Given request 1>
The text on picking good stocks gives several cutoffs as percentages. List each percentage figure and the measure it applies to.
Given request 2>
Resume the text about criteria for picking good stocks, beginning after its last sentence.

--- Text to read ---

I can tell you my basic criteria for identifying a good stock. Keep in mind that none of these rules are absolute, but I've found them to be useful guidelines.

1. The first thing I look at is the company's financial situation.

For a small company, like SMTC, I will usually discard it from consideration if the debt:equity ratio is greater than .10 (10%). Larger companies, with market caps around $1 billion, can have some debt, assuming the debt is not hurting the company.

I like a small company to have enough cash & short term investments to cover ALL liabilities. This eliminates a lot of candidates, but it assures me of excellent liquidity and financial strength.

The company must have a current ratio (current assets minus current liabilities) greater than 2.0.

2. Once I have eliminated most of the financially weak companies, I look at a company's operations and earnings performance.

The company must have a return on equity (ROE) greater than 20%.

The company must have a positive operating cash flow. This is very important, because many companies report strong earnings, despite losing money. This is legal, because companies can report sales even when accounts receivables are growing (they have booked the sale, but haven't received actual payment yet). Also, growing inventories tie up a company's cash, which is not good. Looking at operating cash flow reveals a lot about the health of a company's business.

If it's a technology company, I like to see R & D expenses exceed 8% of sales.

--- Record excerpts ---

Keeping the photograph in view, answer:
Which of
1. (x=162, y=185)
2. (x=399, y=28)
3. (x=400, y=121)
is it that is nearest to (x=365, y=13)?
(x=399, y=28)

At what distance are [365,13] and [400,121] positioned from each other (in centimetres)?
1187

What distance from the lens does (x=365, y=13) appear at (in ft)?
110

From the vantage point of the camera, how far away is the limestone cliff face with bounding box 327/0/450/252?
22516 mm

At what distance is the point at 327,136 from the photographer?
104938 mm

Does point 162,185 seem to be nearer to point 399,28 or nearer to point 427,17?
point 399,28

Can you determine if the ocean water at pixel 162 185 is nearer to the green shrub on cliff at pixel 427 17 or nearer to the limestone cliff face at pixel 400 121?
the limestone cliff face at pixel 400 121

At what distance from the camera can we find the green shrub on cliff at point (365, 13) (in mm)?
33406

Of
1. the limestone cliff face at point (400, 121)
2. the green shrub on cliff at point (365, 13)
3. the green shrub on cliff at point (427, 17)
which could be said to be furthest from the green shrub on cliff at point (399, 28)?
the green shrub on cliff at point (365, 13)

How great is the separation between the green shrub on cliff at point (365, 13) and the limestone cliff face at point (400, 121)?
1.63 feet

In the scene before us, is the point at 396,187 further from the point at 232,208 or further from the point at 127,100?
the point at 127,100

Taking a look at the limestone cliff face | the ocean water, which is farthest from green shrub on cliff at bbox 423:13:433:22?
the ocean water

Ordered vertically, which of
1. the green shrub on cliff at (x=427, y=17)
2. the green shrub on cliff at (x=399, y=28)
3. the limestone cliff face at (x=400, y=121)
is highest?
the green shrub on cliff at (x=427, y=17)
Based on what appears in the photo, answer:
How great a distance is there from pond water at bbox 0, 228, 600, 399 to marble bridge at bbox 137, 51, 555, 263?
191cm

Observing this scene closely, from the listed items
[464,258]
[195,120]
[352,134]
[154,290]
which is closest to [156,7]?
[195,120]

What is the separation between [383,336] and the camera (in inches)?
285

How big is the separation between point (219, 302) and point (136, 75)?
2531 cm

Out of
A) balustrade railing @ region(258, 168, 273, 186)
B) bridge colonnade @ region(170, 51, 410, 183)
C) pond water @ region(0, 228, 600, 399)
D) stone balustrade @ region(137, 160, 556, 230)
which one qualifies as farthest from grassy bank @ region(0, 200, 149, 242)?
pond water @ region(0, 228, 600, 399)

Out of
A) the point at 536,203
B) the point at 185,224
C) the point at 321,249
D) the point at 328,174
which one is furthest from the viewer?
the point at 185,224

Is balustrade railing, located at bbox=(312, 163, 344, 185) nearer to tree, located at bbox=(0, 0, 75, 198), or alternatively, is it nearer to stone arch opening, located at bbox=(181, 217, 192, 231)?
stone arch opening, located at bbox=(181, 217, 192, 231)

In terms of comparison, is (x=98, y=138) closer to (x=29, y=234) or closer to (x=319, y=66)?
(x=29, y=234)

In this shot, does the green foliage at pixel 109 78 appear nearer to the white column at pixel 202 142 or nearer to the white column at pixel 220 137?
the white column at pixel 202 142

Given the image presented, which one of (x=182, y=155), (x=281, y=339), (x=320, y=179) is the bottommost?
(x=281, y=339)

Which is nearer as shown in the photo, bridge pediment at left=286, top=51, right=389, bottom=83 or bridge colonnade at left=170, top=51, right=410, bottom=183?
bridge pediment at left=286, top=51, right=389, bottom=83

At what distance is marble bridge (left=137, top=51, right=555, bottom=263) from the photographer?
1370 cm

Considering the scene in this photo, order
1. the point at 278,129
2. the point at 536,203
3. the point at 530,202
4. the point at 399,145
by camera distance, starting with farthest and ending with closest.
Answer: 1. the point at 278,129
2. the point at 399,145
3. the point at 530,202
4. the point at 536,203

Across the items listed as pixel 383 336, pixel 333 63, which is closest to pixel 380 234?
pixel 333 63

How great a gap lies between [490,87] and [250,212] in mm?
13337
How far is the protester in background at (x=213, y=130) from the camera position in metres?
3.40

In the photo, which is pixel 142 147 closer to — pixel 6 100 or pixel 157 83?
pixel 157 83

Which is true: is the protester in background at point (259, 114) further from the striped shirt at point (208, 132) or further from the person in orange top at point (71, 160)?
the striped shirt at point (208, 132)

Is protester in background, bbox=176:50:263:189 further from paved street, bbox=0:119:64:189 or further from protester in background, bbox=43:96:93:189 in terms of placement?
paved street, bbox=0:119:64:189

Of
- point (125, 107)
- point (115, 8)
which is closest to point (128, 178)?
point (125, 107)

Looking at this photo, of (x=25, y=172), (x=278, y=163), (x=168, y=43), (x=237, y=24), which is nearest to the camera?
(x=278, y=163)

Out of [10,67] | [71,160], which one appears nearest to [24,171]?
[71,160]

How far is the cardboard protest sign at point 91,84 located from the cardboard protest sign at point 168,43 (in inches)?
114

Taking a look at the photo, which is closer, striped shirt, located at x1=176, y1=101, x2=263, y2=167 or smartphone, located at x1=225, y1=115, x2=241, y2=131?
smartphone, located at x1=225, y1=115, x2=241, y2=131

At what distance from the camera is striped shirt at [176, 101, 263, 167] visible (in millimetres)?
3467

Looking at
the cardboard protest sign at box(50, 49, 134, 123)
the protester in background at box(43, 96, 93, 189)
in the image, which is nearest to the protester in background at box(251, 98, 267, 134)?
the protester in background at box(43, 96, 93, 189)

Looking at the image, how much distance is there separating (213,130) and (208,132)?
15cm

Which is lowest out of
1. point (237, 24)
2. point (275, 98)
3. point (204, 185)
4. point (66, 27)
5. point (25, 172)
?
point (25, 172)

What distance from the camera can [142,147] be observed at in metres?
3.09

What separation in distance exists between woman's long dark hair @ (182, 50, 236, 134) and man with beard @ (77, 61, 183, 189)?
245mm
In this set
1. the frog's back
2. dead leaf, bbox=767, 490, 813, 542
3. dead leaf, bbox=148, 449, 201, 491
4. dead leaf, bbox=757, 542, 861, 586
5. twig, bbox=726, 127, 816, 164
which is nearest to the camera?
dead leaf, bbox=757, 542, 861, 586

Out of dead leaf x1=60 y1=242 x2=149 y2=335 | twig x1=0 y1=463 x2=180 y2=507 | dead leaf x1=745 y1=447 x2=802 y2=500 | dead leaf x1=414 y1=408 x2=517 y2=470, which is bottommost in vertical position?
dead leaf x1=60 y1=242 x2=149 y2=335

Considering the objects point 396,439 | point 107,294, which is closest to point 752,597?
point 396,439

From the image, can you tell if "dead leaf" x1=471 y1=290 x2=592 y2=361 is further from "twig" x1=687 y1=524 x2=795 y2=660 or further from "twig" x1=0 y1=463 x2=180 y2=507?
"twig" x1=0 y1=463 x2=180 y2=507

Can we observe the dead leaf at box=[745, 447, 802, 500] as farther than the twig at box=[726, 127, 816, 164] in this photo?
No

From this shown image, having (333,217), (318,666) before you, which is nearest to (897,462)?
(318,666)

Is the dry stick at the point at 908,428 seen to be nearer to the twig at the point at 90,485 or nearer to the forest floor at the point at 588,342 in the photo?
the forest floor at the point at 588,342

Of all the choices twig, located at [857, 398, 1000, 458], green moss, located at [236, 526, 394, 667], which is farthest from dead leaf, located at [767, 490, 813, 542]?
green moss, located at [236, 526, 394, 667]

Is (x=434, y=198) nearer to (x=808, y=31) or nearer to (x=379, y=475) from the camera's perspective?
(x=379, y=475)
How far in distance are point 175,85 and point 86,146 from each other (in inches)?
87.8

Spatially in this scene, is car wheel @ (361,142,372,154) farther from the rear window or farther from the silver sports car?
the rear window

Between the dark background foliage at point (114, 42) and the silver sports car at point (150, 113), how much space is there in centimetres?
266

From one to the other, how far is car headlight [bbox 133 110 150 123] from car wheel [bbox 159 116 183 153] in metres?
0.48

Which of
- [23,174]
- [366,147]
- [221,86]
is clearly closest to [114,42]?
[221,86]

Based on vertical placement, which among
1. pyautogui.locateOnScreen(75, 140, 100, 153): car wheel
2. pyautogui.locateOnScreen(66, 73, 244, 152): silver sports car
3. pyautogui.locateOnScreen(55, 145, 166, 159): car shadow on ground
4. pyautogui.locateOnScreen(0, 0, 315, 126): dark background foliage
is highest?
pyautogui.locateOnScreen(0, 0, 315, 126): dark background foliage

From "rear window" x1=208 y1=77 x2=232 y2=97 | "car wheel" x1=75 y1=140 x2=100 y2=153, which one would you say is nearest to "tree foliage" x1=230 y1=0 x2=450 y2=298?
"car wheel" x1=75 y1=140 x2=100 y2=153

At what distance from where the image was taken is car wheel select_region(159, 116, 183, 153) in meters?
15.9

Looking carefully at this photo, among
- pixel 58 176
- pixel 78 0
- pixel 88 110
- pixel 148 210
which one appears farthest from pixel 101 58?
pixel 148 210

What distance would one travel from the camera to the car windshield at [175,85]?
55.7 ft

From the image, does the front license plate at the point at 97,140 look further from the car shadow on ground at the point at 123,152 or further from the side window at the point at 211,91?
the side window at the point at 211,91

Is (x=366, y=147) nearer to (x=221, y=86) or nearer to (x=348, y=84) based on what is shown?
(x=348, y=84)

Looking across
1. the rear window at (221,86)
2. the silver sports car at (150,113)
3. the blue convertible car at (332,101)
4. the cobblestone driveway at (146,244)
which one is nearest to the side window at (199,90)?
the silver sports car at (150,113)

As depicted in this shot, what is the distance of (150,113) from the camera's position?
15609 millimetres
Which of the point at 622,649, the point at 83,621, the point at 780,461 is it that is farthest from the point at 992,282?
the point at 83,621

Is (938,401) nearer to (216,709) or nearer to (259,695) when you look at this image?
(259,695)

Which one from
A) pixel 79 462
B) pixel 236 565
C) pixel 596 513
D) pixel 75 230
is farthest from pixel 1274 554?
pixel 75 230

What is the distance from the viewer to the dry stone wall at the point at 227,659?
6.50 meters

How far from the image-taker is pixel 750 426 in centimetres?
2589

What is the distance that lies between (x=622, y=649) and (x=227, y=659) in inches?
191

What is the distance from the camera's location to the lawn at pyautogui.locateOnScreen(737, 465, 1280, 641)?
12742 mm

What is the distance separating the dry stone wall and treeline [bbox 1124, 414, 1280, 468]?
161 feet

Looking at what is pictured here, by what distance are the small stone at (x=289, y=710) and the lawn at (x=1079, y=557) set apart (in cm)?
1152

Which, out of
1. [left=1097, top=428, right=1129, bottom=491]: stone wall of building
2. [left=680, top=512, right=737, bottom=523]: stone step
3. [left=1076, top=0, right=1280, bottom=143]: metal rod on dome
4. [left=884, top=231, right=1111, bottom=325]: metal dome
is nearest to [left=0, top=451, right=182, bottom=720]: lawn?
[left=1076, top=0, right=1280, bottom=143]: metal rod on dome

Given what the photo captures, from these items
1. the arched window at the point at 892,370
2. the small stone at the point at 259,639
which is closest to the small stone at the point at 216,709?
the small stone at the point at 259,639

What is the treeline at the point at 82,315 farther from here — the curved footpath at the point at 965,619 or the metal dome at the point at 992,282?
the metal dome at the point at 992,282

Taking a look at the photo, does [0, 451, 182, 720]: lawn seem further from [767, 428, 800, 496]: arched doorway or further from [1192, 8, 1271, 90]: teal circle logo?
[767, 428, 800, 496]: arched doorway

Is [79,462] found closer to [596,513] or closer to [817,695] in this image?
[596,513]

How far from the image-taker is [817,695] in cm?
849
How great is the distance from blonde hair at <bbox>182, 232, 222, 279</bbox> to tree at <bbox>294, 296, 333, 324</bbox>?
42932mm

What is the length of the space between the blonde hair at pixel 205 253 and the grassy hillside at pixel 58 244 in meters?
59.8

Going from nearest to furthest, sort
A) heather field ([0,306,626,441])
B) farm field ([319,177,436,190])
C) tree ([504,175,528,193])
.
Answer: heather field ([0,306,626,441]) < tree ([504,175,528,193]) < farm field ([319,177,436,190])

---

Output 1>
- 10%: the debt:equity ratio above which a small company is usually discarded
- 20%: the return on equity a company must exceed
- 8%: the share of sales that R & D expenses should exceed at a technology company

Output 2>
I like to see a trend of decreasing S G & A expenses and increasing gross margins. Ideally, the company's operating (or pretax) margins exceed 15%.

I like to see sales and earnings growth of at least 25% annually.

3. Valuation is the next thing I consider.

I form my own earnings estimates for the next year or so, and compare them with the Street consensus. I compare the expected 3 year growth rate to earnings estimates for 1 year forward, and calculate the PEG (P/E divided by expected growth rate). I usually buy stocks with a PEG lower than .67. Preferably, the PEG is below .50. For example, SMTC is trading at 20 times next year's earnings, and I expect EPS growth of at least 30% for the next 3 years. That gives it a PEG of .67. SMTC meets most or all of the previous criteria, too.

4. I also look at other things, like insider ownership, institutional ownership, earnings estimate revisions, insider buying, footnotes of the SEC files (for litigation and other high-risk contingencies). I look at executive compensation, other forms of outstanding capital stock (preferred, convertible, etc.), industry growth, the company's position in its industry, etc.

5. Although timing is very difficult, I try to evaluate the stock using numerous TA indicators. I like to see the stock in an uptrend, having increased significantly relative to other stocks.

There are numerous books on fundamental analysis, but a lot of the good ones are huge (like "Securities Analysis," by Benjamin Graham). A good beginner book for small-cap investing is called "Investing In Small-Cap Stocks," by Graja and Ungar. It's a Bloomberg book.

I hope this was helpful. Good luck.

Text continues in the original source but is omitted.